Customer Segmentation

Customer Segmentation

Overview

Customer Segmentation

This process is simply dividing customers based on common characteristics such as

  1. Psychographic

    Focuses on psychological attributes and how they affect sales. This is similar to demographic segmentation, but instead of looking at age, gender, and marital status, it looks at psychological attributes.

  2. Geographic

    Divides customers based on location, climate, culture, and other geographic factors.

  3. Behavioral

    Categorizes customers based on how they interact with a business. This can include looking at behavioral data to understand what customers do versus what they say.

  4. Technographic

    Uses data to understand how comfortable customers are with technology and what types of technology they prefer. This information can be gathered through customer surveys.

  5. Customer status

    Groups customers based on their place in the customer lifecycle, such as leads, new customers, loyal customers, at-risk customers, and churned customers

    For Financial Analytics, this project was used for

  • Market products and services: Dividing a large customer base into smaller groups that are similar in ways that are relevant to marketing

  • Develop marketing strategies: Developed specific marketing strategies for each customer segment.

Source

This Dataset was gotten from Kaggle

Kaggle Dataset

Cleaning

This Data had over a million rows, it wasn’t so messy.

Few of the changes i did using SQL

  1. Locations like Pune, Bhiwandi, Mumbai, Delhi, had some other attachments to it . E.g. - 1 Office Close PUNE.. Etc.. I made all locations containing the keywords to maintain orderliness.

  2. Transaction Amount and Customer Balance that were initially “null” were set to “zero”

  3. Some people didn’t state their genders, so all null genders were set to “Unknown”

Findings

EDA (Exploratory Data Analysis) was performed

  1. 1048567 unique Transaction IDs

  2. 884265 Customer IDs

  3. Unknown Genders - 1101

  4. Female Customers - 281936

  5. Male Customers 765530

Using Python and Sql, for Customer segmentation.

I used Sql for the data aggregation before exporting to python.

This helped to summarize the data.

SELECT 
    CustomerID, 
    SUM(TransactionAmount_INR) AS TotalTransactionAmount,
    COUNT(TransactionID) AS TransactionFrequency,
    MAX(CustAccountBalance) AS MaxAccountBalance
FROM bank
GROUP BY CustomerID;
# Summary of segments
print(df['Segment'].value_counts())

# Visualization
import matplotlib.pyplot as plt
df['Segment'].value_counts().plot(kind='bar', color=['green', 'blue', 'red'])
plt.title('Customer Segmentation')
plt.ylabel('Number of Customers')
plt.show()

From the chart below:

  • Medium Value Customers form the largest segment, indicating a balanced distribution of moderate transactions in the dataset.

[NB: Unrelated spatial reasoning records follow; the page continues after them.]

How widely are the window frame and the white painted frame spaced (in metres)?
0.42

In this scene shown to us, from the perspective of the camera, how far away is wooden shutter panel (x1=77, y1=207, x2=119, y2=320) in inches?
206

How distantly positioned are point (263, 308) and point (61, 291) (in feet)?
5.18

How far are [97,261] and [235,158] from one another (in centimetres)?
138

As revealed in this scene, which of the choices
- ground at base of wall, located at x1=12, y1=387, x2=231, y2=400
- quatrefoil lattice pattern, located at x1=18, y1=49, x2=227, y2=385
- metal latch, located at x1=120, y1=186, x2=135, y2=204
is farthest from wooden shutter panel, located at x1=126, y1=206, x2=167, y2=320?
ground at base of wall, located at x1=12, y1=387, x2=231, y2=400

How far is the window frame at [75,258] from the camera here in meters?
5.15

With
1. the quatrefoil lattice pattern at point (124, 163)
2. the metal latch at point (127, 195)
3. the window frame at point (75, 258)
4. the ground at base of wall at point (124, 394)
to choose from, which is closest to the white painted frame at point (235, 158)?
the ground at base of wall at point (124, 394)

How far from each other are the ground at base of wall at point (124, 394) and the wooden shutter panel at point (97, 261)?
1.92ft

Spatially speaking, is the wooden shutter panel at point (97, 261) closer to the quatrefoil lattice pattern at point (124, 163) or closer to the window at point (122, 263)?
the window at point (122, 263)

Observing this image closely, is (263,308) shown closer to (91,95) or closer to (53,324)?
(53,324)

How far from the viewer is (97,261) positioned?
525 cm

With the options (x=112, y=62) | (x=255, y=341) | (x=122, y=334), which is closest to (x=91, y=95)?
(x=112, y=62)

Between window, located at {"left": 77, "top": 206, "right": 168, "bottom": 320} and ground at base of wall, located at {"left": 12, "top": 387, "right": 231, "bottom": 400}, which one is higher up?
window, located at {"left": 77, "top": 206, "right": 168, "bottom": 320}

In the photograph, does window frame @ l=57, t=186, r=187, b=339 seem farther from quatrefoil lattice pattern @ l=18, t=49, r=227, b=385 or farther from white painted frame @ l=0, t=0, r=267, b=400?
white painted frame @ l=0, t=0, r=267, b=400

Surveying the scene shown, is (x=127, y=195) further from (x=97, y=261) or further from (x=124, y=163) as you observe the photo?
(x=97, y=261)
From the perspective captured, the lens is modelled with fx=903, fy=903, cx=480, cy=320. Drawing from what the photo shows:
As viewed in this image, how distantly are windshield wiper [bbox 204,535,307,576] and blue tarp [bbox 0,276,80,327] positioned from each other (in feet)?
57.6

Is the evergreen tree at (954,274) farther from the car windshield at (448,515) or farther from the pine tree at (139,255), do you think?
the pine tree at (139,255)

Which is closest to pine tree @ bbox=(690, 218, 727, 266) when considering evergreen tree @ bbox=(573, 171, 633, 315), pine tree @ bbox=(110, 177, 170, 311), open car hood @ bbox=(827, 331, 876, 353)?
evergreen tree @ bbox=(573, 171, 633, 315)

  • Low Value Customers and High Value Customers are nearly equal in size, showing smaller groups with extreme transaction behaviors.

This segmentation can help the bank

  • Focus on Medium Value Customers for upselling opportunities.

  • Pay attention to High Value Customers for loyalty programs.

Top 5 Regions: Transaction Amount Distribution


grouped_data = data.groupby('CustLocation').agg({
    'TransactionAmount (INR)': ['sum', 'mean'],
    'TransactionID': 'count',
    'CustomerID': 'nunique'
})

# Renaming columns for clarity
grouped_data.columns = ['TotalTransactionAmount', 'AvgTransactionAmount', 'TransactionCount', 'UniqueCustomerCount']

# Sort by TotalTransactionAmount in descending order
grouped_data = grouped_data.sort_values(by='TotalTransactionAmount', ascending=False)

# Get the top 5 regions
top_5_regions = grouped_data.head(5)

# Print the results
print(top_5_regions)

# Creating the bar chart
plt.figure(figsize=(10, 6))
plt.bar(top_5_regions.index, top_5_regions['TotalTransactionAmount'])
plt.xlabel('Region')
plt.ylabel('Total Transaction Amount (INR)')
plt.title('Top 5 Regions by Total Transaction Amount')
plt.xticks(rotation=45, ha='right')  # Rotate x-axis labels for better readability
plt.tight_layout()
plt.show()

Using SQL,

Seasonal and Trend Analysis

I analyzed transactions by month, quarter and year. I identified spikes during festive seasons or end-of-year periods.

import pandas as pd
import matplotlib.pyplot as plt
from statsmodels.tsa.seasonal import seasonal_decompose


# Convert TransactionDate to datetime format
data['TransactionDate'] = pd.to_datetime(data['TransactionDate'])

# Aggregate data by date
daily_transactions = data.groupby('TransactionDate')['TransactionAmount (INR)'].sum().reset_index()
daily_transactions = daily_transactions.set_index('TransactionDate')
from statsmodels.tsa.seasonal import seasonal_decompose

# Perform seasonal decomposition with a smaller period
result = seasonal_decompose(daily_transactions['TransactionAmount (INR)'], model='additive', period=7)  # Weekly

# Plot the decomposition
result.plot()
plt.show()

From the graph

Overall Trend

  • Observation: The trend component shows a gradual decline in transaction amounts over time (especially after mid-September 2016).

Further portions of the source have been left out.